start Information shown

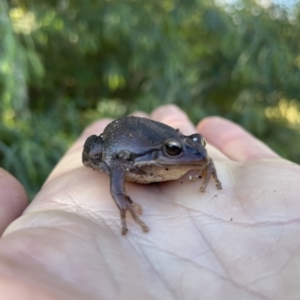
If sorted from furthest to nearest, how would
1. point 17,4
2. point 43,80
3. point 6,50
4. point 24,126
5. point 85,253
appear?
point 43,80, point 17,4, point 24,126, point 6,50, point 85,253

end Information shown

| To be done |
Copy the wording of the items above word for word, without the pictures.

| Reply to the task |
If sorted from furthest to nearest, how would
1. point 17,4
2. point 43,80
3. point 6,50
4. point 24,126
5. point 85,253
appear?
point 43,80, point 17,4, point 24,126, point 6,50, point 85,253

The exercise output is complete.